In many developing countries, socio economic data is not collected regularly. Owing to the high cost and political factors, even the population census was last conducted over fifteen years ago in Pakistan. Besides, the Information and Communication Technology (ICT) has grown enormously in Pakistan over the last couple of years which in turns make Pakistan having one of the highest tele-density levels in the region. However, despite the high levels of tele-density, Pakistan lack public socio economic datasets which can be utilized together with the real time data trail left behind by mobile users of a particular region to get valuable insights into the socio economic state.
SolutionThe objective of this study was to identify the relation between mobile usage data and the socio economic status by using pre-existing datasets conducted by our telecom partners and the national census organizations. However, this study does not identify relationships at the individual level rather we make inferences about the socio economic indicators of a region covered by a cellular tower. We had access to eleven months of data from a major telecom provider in Pakistan, Mobilink, of prepaid subscribers of district Jhelum in the Punjab province of Pakistan. This data was then used to correlate it with variables in two publicly available socio economic datasets.
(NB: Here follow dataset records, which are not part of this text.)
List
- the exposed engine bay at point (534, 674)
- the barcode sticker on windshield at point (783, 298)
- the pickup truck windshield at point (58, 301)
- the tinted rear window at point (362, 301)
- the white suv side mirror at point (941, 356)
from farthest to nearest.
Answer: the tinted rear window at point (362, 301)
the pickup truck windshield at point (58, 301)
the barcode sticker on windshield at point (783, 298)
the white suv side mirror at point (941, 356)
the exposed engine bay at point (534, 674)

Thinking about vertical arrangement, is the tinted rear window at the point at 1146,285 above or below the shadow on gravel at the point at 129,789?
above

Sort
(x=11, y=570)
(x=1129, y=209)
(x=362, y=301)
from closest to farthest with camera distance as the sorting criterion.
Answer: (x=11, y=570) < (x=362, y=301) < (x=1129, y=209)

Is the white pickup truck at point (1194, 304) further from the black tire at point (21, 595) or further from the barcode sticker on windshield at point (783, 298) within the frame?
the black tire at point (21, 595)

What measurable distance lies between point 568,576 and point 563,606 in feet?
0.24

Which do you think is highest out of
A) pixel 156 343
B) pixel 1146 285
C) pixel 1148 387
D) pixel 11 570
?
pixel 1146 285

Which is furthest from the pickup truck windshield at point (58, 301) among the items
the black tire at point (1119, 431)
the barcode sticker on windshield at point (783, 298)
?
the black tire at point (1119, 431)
The first one was Mauza Census of 2008 and the second one was the Population Census of 1998. In addition to the mobile data variables obtained from Mobilink, Phone Prices were also collected from handset names by searching popular retail websites in Pakistan.
1. Users were mapped onto the tower under which their residence is located.
2. Cell site boundaries were estimated using the Voronio algorithm.
3. Census data was mapped onto settlements.
4. Census data that was already mapped onto settlements was mapped onto towers.
5. Correlation was found using statistics once census and mobile data variables were mapped onto towers.